◆ PROMPT
Rewrite the records below, replacing every occurrence of "wispy smoke" with "thin smoke" and leaving everything else unchanged. Leave the pictures out of your answer.

◆ DATA
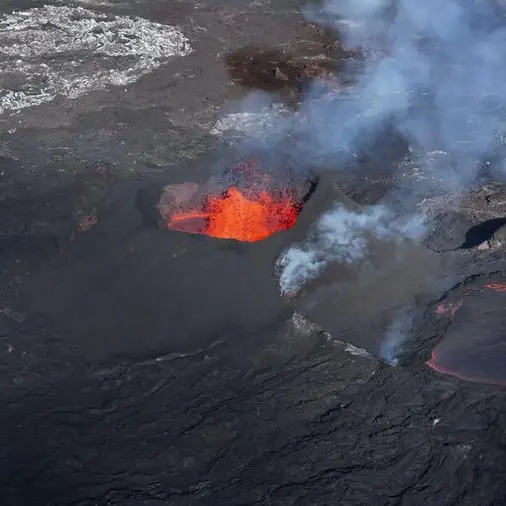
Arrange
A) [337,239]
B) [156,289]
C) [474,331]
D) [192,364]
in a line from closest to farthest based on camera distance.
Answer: [192,364]
[474,331]
[156,289]
[337,239]

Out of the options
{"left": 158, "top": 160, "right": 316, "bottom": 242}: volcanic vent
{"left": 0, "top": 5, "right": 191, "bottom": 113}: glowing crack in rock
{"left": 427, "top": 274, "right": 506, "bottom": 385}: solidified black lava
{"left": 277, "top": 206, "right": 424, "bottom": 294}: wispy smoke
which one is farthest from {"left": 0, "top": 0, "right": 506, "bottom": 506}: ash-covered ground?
{"left": 0, "top": 5, "right": 191, "bottom": 113}: glowing crack in rock

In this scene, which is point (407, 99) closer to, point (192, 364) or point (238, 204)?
point (238, 204)

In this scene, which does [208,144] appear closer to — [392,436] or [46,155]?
[46,155]

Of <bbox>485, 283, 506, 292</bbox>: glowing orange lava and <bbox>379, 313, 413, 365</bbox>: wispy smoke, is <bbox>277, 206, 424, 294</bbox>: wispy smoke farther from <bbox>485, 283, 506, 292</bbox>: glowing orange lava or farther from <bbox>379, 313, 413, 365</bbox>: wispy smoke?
<bbox>485, 283, 506, 292</bbox>: glowing orange lava

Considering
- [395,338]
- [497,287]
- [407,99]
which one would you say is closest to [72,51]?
[407,99]

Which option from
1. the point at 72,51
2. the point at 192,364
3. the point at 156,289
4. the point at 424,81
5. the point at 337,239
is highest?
the point at 72,51

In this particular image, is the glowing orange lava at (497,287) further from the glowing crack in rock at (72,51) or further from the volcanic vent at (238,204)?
the glowing crack in rock at (72,51)

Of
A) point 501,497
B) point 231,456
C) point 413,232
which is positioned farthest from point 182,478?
point 413,232
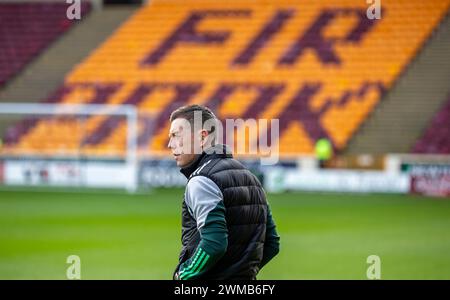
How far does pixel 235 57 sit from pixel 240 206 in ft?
90.1

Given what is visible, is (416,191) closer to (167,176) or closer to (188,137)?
(167,176)

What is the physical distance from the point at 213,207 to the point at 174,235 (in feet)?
36.0

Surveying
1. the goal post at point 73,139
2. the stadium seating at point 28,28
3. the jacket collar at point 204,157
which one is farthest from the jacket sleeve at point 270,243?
the stadium seating at point 28,28

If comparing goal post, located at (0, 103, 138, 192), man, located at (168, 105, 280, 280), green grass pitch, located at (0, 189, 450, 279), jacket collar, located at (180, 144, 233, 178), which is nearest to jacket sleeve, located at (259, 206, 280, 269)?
man, located at (168, 105, 280, 280)

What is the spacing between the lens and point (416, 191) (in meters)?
24.7

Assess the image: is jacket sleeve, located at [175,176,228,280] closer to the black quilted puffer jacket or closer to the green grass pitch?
the black quilted puffer jacket

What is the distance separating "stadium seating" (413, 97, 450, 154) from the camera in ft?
86.6

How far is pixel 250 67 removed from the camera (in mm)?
31391

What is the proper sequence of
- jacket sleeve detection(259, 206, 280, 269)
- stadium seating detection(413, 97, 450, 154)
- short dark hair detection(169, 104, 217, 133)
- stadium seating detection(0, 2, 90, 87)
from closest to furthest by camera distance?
short dark hair detection(169, 104, 217, 133) < jacket sleeve detection(259, 206, 280, 269) < stadium seating detection(413, 97, 450, 154) < stadium seating detection(0, 2, 90, 87)

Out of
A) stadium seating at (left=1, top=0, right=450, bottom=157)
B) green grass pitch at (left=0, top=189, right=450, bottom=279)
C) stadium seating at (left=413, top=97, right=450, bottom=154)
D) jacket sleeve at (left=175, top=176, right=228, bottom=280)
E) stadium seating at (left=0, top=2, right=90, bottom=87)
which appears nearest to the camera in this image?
jacket sleeve at (left=175, top=176, right=228, bottom=280)

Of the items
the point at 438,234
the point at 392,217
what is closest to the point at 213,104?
the point at 392,217

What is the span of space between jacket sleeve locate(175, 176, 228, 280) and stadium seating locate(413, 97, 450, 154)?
2237cm

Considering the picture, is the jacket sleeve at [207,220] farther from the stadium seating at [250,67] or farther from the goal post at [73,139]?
the stadium seating at [250,67]

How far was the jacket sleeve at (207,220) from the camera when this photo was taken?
4531 mm
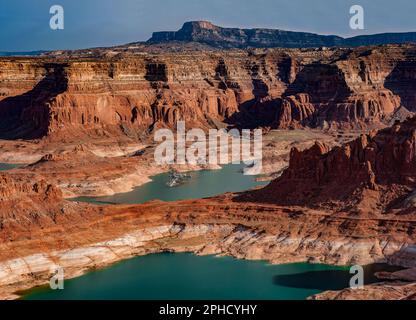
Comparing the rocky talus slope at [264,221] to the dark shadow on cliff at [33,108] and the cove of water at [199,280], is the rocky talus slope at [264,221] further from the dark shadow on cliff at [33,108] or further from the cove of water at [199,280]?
the dark shadow on cliff at [33,108]

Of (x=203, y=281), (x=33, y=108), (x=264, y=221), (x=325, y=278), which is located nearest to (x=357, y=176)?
(x=264, y=221)

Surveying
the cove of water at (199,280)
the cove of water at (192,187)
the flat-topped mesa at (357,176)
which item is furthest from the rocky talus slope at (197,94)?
the cove of water at (199,280)

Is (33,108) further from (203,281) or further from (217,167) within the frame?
(203,281)

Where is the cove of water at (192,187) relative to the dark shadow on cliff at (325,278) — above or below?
above

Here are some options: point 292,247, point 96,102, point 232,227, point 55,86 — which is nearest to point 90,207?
point 232,227

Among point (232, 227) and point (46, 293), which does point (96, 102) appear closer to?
point (232, 227)

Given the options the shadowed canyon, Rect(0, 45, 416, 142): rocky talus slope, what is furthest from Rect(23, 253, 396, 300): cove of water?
Rect(0, 45, 416, 142): rocky talus slope

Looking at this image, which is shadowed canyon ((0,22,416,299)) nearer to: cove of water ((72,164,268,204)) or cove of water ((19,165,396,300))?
cove of water ((19,165,396,300))

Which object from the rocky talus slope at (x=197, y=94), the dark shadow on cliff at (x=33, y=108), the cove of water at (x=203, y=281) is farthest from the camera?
the rocky talus slope at (x=197, y=94)
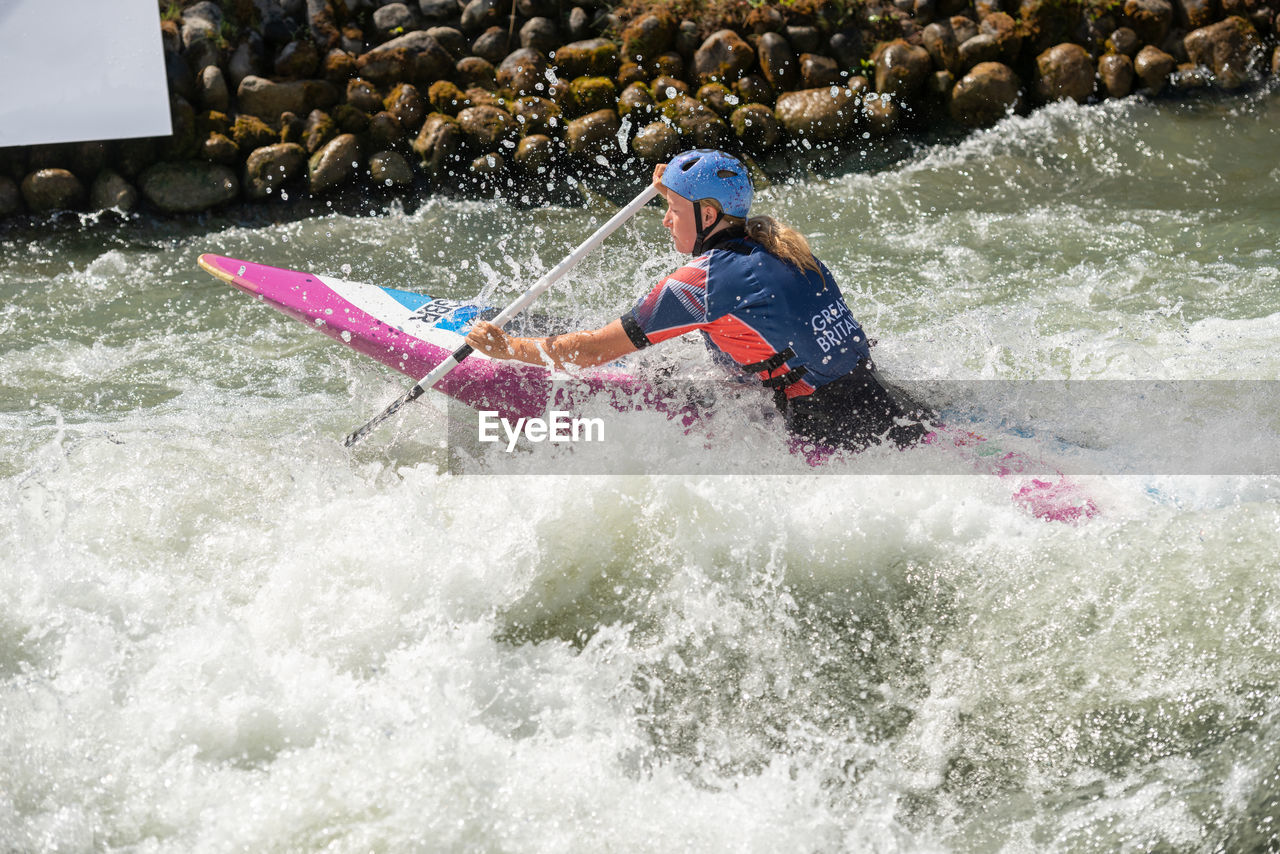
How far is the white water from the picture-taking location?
2.81 metres

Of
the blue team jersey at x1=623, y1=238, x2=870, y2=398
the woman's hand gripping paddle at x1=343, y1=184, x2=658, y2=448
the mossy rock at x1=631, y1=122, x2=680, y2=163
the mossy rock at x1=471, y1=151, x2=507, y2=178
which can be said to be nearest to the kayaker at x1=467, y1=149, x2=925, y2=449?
the blue team jersey at x1=623, y1=238, x2=870, y2=398

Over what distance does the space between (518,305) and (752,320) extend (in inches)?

◆ RESPONSE TO THE TASK
Arrange
A) [337,239]
B) [156,289]
C) [474,331]
D) [192,364]
in a line from closest to farthest based on camera distance.
Answer: [192,364]
[474,331]
[156,289]
[337,239]

Out of the options
{"left": 158, "top": 160, "right": 316, "bottom": 242}: volcanic vent
{"left": 0, "top": 5, "right": 191, "bottom": 113}: glowing crack in rock
{"left": 427, "top": 274, "right": 506, "bottom": 385}: solidified black lava
{"left": 277, "top": 206, "right": 424, "bottom": 294}: thin smoke
which one is farthest from {"left": 0, "top": 0, "right": 506, "bottom": 506}: ash-covered ground?
{"left": 0, "top": 5, "right": 191, "bottom": 113}: glowing crack in rock

In this scene, which is point (407, 99) closer to, point (192, 364) or point (238, 204)?
point (238, 204)

In this scene, which does [208,144] appear closer to — [392,436] or [46,155]?
[46,155]

Of <bbox>485, 283, 506, 292</bbox>: glowing orange lava and <bbox>379, 313, 413, 365</bbox>: thin smoke, is <bbox>277, 206, 424, 294</bbox>: thin smoke farther from <bbox>485, 283, 506, 292</bbox>: glowing orange lava or farther from <bbox>379, 313, 413, 365</bbox>: thin smoke?
<bbox>485, 283, 506, 292</bbox>: glowing orange lava

Considering
- [395,338]
- [497,287]
- [407,99]
which one would you say is closest to [72,51]?
[407,99]

Which option from
1. the point at 72,51
2. the point at 192,364
3. the point at 156,289
4. the point at 424,81
5. the point at 337,239
is highest?
the point at 72,51

In this particular image, is the glowing orange lava at (497,287) further from the glowing crack in rock at (72,51) or further from the volcanic vent at (238,204)?
the glowing crack in rock at (72,51)

Of
A) point 501,497
B) point 231,456
C) point 413,232
which is positioned farthest from point 182,478?
point 413,232
How far does pixel 235 57 sit from pixel 240 206 in ft?
90.1

Given what is visible, is (416,191) closer to (167,176) or closer to (188,137)?
(167,176)

What is the physical distance from the point at 213,207 to the point at 174,235 (in feet)?
36.0

Surveying
1. the goal post at point 73,139
2. the stadium seating at point 28,28
3. the jacket collar at point 204,157
which one is farthest from the jacket sleeve at point 270,243?
the stadium seating at point 28,28

If comparing goal post, located at (0, 103, 138, 192), man, located at (168, 105, 280, 280), green grass pitch, located at (0, 189, 450, 279), jacket collar, located at (180, 144, 233, 178), which is nearest to jacket sleeve, located at (259, 206, 280, 269)?
man, located at (168, 105, 280, 280)

What is the spacing between the lens and point (416, 191) (in meters)?
24.7

Assess the image: is jacket sleeve, located at [175,176,228,280] closer to the black quilted puffer jacket or closer to the green grass pitch?
the black quilted puffer jacket

What is the distance separating "stadium seating" (413, 97, 450, 154) from the camera in ft?
86.6

How far is pixel 250 67 removed from the camera (in mm)?
31391

What is the proper sequence of
- jacket sleeve detection(259, 206, 280, 269)
- stadium seating detection(413, 97, 450, 154)
- short dark hair detection(169, 104, 217, 133)
- stadium seating detection(0, 2, 90, 87)
from closest to furthest by camera distance?
short dark hair detection(169, 104, 217, 133) < jacket sleeve detection(259, 206, 280, 269) < stadium seating detection(413, 97, 450, 154) < stadium seating detection(0, 2, 90, 87)

Out of
A) stadium seating at (left=1, top=0, right=450, bottom=157)
B) green grass pitch at (left=0, top=189, right=450, bottom=279)
C) stadium seating at (left=413, top=97, right=450, bottom=154)
D) jacket sleeve at (left=175, top=176, right=228, bottom=280)
E) stadium seating at (left=0, top=2, right=90, bottom=87)
which appears nearest to the camera in this image?
jacket sleeve at (left=175, top=176, right=228, bottom=280)

Of the items
the point at 438,234
the point at 392,217
what is closest to the point at 213,104?
the point at 392,217

What is the span of space between jacket sleeve locate(175, 176, 228, 280) and stadium seating locate(413, 97, 450, 154)?
2237cm

Considering the picture, is the jacket sleeve at [207,220] farther from the stadium seating at [250,67] or farther from the goal post at [73,139]?
the stadium seating at [250,67]

How far was the jacket sleeve at (207,220) from the camera when this photo was taken?
4531 mm
Comparing the rocky talus slope at [264,221] to the dark shadow on cliff at [33,108] and the cove of water at [199,280], is the rocky talus slope at [264,221] further from the dark shadow on cliff at [33,108] or further from the cove of water at [199,280]?
the dark shadow on cliff at [33,108]

Of (x=203, y=281), (x=33, y=108), (x=264, y=221), (x=325, y=278), which is located nearest to (x=357, y=176)?
(x=264, y=221)

Surveying
the cove of water at (199,280)
the cove of water at (192,187)
the flat-topped mesa at (357,176)
which item is furthest from the rocky talus slope at (197,94)?
the cove of water at (199,280)

Is (33,108) further from (203,281) or further from (217,167) within the frame?
(203,281)

Where is the cove of water at (192,187) relative to the dark shadow on cliff at (325,278) — above or below?
above

Here are some options: point 292,247, point 96,102, point 232,227, point 55,86 — which is nearest to point 90,207?
point 232,227

Among point (232, 227) and point (46, 293), which does point (96, 102) appear closer to?
point (232, 227)

Given the options the shadowed canyon, Rect(0, 45, 416, 142): rocky talus slope, what is furthest from Rect(23, 253, 396, 300): cove of water?
Rect(0, 45, 416, 142): rocky talus slope

Looking at this image, which is shadowed canyon ((0,22,416,299)) nearer to: cove of water ((72,164,268,204)) or cove of water ((19,165,396,300))?
cove of water ((19,165,396,300))

Which object from the rocky talus slope at (x=197, y=94), the dark shadow on cliff at (x=33, y=108), the cove of water at (x=203, y=281) is farthest from the camera?
the rocky talus slope at (x=197, y=94)
How far is the white water from the picture-taking location?
2.81 metres

Of
the blue team jersey at x1=623, y1=238, x2=870, y2=398
the woman's hand gripping paddle at x1=343, y1=184, x2=658, y2=448
the mossy rock at x1=631, y1=122, x2=680, y2=163
the mossy rock at x1=471, y1=151, x2=507, y2=178
which can be said to be nearest to the kayaker at x1=467, y1=149, x2=925, y2=449?
the blue team jersey at x1=623, y1=238, x2=870, y2=398

Over what distance does the space between (518,305) and (752,320) extend (in inches)?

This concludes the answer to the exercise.